The amnesiac suddenly heard a soft clink of glass on glass—the vials from their first-aid kit. The pain erupted again in anticipation until he felt as though he was spinning in place. The binder creaked beneath his hands as he clutched it.

“What's happening?” Buddy asked. The sound grew mercifully closer.

“Any of these?” Downtown interrupted softly. “I can read the labels but—” She gulped, unsettled. “I don't know what they mean anymore.”

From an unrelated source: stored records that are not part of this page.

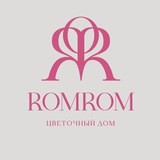 RomRom Studio | Цветы с доставкой СПб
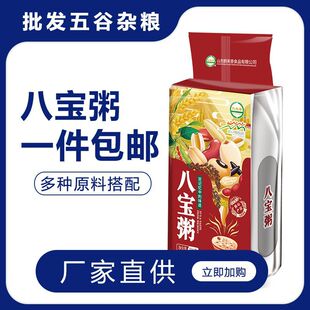 �ˌ���500g����s�Z������N���ﰾ��ԭ�ϴּZ�ˌ��ס����]��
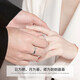 MZMZ Original Fusheng Chaomu Couple Ring Men and Women's Rings Fashion Jewelry Anniversary Birthday Gifts for Girlfriend Engraving Contact Customer Service Fusheng Chaomu Couple Ring (Sun and Moon Pair)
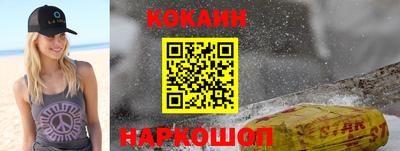 дживик Первоуральск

Fabric rustled as Buddy hugged her. The story was forgotten, as quickly as it was remembered. For once, the amnesiac didn't care at all.

“This one is fine,” Dr. Avanthikar said to Downtown. “The pain is going to get worse before it gets better.” He realized she was now speaking to him—a gentle, commanding tone. The same one she'd used with Hemu. “So I'm going to put you to sleep for a few hours now.”

The amnesiac tried to nod. His skin prickled as it waited for a needle. Every cell in his body begged for the chemical numbness, the empty sleep that would take him away from the agony. “Please—” he managed.

“Don't worry,” she said. She pressed the book more firmly into his grip. “I'll keep watch over them all.”